When I think of a good turning wood, my mind does not immediately jump to cottonwood. Cottonwood trees are pleasant to walk under on a hot summer day. They provide a beautiful, shimmery, green haze as their new leaves emerge in Spring. But turning wood? not in my books–until recently, that is.
Last October we received 24 inches of wet snow in about 24 hours. The trees still had leaves so down came a rain of branches. An abundance of branches is a situation not to be resisted. That abundance can even overcome the inertia of fixed ideas about what woods are worthwhile to turn.
Our cottonwoods are Lanceleaf and have a dark heartwood and white sapwood. Crotch wood shows a mix of light and dark color plus showing interlaced grain. I have lived among other varieties of cottonwoods, but I regret to say, I did not turn them to know how they compare to what I now have available.
I have found it best to turn cottonwood green with a sharp gouge.

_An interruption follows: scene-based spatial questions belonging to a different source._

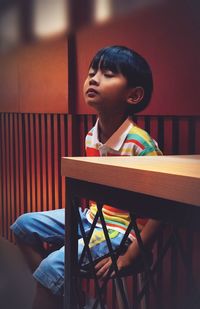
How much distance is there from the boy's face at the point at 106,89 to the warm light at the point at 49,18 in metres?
1.03

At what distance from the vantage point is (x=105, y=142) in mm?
1510

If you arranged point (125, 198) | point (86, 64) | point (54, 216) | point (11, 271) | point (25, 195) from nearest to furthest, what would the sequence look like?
point (125, 198) < point (54, 216) < point (86, 64) < point (11, 271) < point (25, 195)

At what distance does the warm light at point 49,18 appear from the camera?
8.08 ft

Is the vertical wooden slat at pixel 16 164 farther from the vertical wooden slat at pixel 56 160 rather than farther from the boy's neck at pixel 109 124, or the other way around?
the boy's neck at pixel 109 124

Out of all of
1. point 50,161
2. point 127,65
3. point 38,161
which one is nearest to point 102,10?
point 127,65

A scraper pulls the grain, especially on green wood, and the fuzz builds up under the cutting edge. Hollowing a vessel with a scraper is a slow task. A ring tool may work better.
Once the vessel is turned, I let it dry before sanding. I apply three coats of walnut oil and top off the finish with a coat of beeswax. The first coat of oil should not be very heavy as the wood acts like a sponge until you establish a coat of cured oil to seal it.
Turning cottonwood may be a little more work than turning some other woods, but my revised books now state: “Worth the Trouble.”